Ванда начала гладить Люсию, которая стояла рядом, прижавшись к ее ногам.
– Видишь вон ту скалу? – спросил я.
Ванда молча кивнула.
– Я пойду в лагерь один, без тебя. Мне потребуется примерно час на приготовление отвара. Затем я вернусь к тебе. Жди меня у подножия скалы и никуда не уходи.
– Как прикажешь, мой господин, – пробормотала моя возлюбленная. По ее лицу было видно, что она все еще сомневается в успехе.
Увидев, что я вернулся в лагерь без Ванды, эдуи и римляне были явно разочарованы. Мне пришлось тут же успокоить их и заверить, будто зелье, которое я им сейчас приготовлю, поможет им испытать ни с чем не сравнимое наслаждение. Я велел своим спутникам оставить меня одного, чтобы я мог спокойно, без помех, приготовить чудодейственный отвар.
Когда вода закипела, я бросил в котелок необходимые ингредиенты, лихорадочно размышляя, не слишком ли много воды я решил использовать, ведь в таком случае зелье могло получиться недостаточно концентрированным. Конечно, настоящим друидам легко рассуждать – у них всегда под рукой их священные бронзовые котелки, позволяющие благодаря шкале на внутренней стороне стенок набирать ровно столько жидкости, сколько требуется для того или иного отвара. Мне же приходилось довольствоваться грязной посудиной римлян, в которой совсем недавно готовили бобы. Закончив все приготовления, я громко позвал римлян и эдуев. Попросив молодого трибуна дать мне его пугио, я опустил лезвие кинжала в котелок, вынул его и, немного подумав, сказал:
– Пусть отвар продолжает кипеть на медленном огне. Постоянно подкладывайте дрова, а когда испарится вот столько жидкости, – я показал пальцем примерно на середину клинка, – снимите котел с огня и дайте содержимому остыть. Ни в коем случае не вздумайте пить его горячим или теплым! Когда отвар остынет, можете выпить столько, сколько захотите. С наступлением сумерек действие отвара начнет постепенно ослабевать, а затем закончится вовсе. Жидкость, оставшаяся в котле, тоже потеряет свою колдовскую силу.

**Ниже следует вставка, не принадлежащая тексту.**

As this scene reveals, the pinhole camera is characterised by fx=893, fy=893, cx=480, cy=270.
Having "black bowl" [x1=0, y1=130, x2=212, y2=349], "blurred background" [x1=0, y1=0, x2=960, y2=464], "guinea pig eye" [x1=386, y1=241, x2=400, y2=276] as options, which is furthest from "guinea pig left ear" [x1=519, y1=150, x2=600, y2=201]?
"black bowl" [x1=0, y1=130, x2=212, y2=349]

– Куда это ты собрался? – поинтересовался молодой римлянин, с недоверием взглянув на меня.
– Я не должен отчитываться перед тобой, трибун, – ответил я совершенно спокойно.
– Друид, – строго сказал офицер, командовавший нашим отрядом, – мы оказались в этой глуши по одной-единственной причине: у нас есть приказ, который мы должны выполнить. Запомни: с наступлением сумерек ты должен быть в лагере. Мне не нужны стражники, которые будут дремать на своем посту!
Я кивнул и успокоил римлянина:
– Можешь не волноваться. Если вы будете строго придерживаться всех моих указаний, то мое зелье вас не разочарует. Наверняка вы попросите меня завтра приготовить еще. А теперь я отправлюсь в лес и обращусь к богам с просьбой порадовать вас яркими видениями и приятными ощущениями. Незадолго до наступления сумерек я вернусь в лагерь.
– А ты уверен, что мы не захотим развлечься с твоей рабыней? – спросил Дико.
– Если бы я был в этом не уверен, то она осталась бы здесь, в лагере.
По лицу эдуя можно было понять, что он мне не верит. Он указал пальцем на облачко дыма, которое, очевидно, поднималось от расположенного невдалеке от нашего лагеря маленького селения.
– В крайнем случае мы отправимся вон туда, – сказал Кунингунулл со смехом. – Мы можем делать все что угодно, не опасаясь наказания. В конечном счете во всех бесчинствах обвинят гельветов.
Я велел рабу помочь мне забраться на лошадь и не торопясь поехал прочь. Я ни разу не обернулся. Оказавшись примерно в миле от лагеря, я сдавил пятками бока своей лошади и поскакал так быстро, как только мог.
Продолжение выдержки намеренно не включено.